Cuidado deve
ser ainda maior entre pessoas que trabalham diretamente com o
público. Orientações estão sendo divulgadas
A
Copa do Mundo, além de reunir as melhores seleções de futebol do
planeta para jogos em 12 cidades brasileiras, atraiu milhares de
turistas de todos os continentes. O evento tem, de fato, a marca da
integração e da sadia competição entre os povos, mas, por outro
lado, resulta em um aspecto não tão saudável: é que os megaeventos
aumentam a possibilidade de circulação de agentes infecciosos
(vírus e bactérias) entre os países.
O
aumento da circulação internacional de patógenos já é um fenômeno
de nossos dias, impulsionado pela facilidade de mobilidade humana.

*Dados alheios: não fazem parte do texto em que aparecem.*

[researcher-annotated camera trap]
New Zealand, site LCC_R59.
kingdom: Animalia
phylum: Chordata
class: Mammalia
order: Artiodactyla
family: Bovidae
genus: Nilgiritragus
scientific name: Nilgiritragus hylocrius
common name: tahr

Durante grandes eventos, esse fluxo é intensificado.
O
médico do Centro de Referência em Imunobiológicos Especiais e em
Medicina de Viagem (Crie) da Fiocruz, Marcellus Costa, explica: “No
passado, qualquer pessoa demorava 3 meses para fazer uma grande
viagem e, se estivesse doente, manifestaria os sintomas durante o
percurso. Com isso, as outras pessoas tomariam precauções para não
se contaminarem. Atualmente, a pessoa cruza o oceano em um dia e só
vai descobrir a doença depois de já estar há algum tempo no seu
destino”.
Para
evitar contaminações, Marcellus Costa dá algumas dicas para
brasileiros e estrangeiros:
• Lavar as mãos
regularmente;
• Manter as mãos higienizadas com
álcool gel;
• Ingerir apenas alimentos cozidos e
que não estejam em exposição por muito tempo;
• No caso de bebidas frias, preferir
as manufaturadas (suco de caixa ou lata, água mineral,
refrigerantes);
• No caso de bebidas quentes,
observar se vêm com alguma fumaça. Se vierem, podem ser consumidas,
porque a temperatura é maior do que 60°C, o que é suficiente para
matar a maioria dos agentes infecciosos;
• Se for para regiões de malária ou
com surto de dengue, lembrar de usar repelente;
• Fazer sexo seguro sempre;
e
• Manter a carteira de vacinação em
dia.
O
especialista do Crie/Fiocruz informa que quem estiver com a
carteira de vacinação desatualizada pode procurar os postos de
saúde e pedir a atualização. Segundo ele, o cuidado deve ser maior
entre pessoas que trabalham diretamente com o público, o que
motivou a prefeitura do Rio a convidar taxistas e profissionais da
rede hoteleira para vacinação.
Para
informar sobre doenças prevalentes no Brasil e vacinas para
prevení-las, a Sociedade Brasileira de Imunizações (Sbim) criou o
Guia da saúde- viagens e grandes eventos com versões em português,
inglês e espanhol especialmente voltado para viajantes. A
publicação também inclui orientações sobre higiene e comportamentos
saudáveis.
Visando orientar sobre a prática de sexo seguro,
o Ministério da Saúde, em parceria com o Programa Conjunto das
Nações Unidas sobre HIV e Aids (Unaids), lançou a campanha Projeta
O Gol, de prevenção das DST/Aids durante a Copa.
Entre
as ações da campanha estão: a distribuição de 2 milhões de
preservativos e panfletos com mensagems de prevenção nas
cidades-sede; e a testagem rápida durante o período dos
jogos.
Cuidados com a alimentação são outro item
importante na prevenção de contaminações e intoxicação e, para
facilitar a avaliação a respeito de estabelecimentos que servem
refeições em cada uma das cidades-sede, a Agência Nacional de
Vigilância Sanitária (Anvisa) criou uma categorização dos serviços
de alimentação, com a criação de um selo para indicar a situação
dos estabelecimentos em relação à qualidade.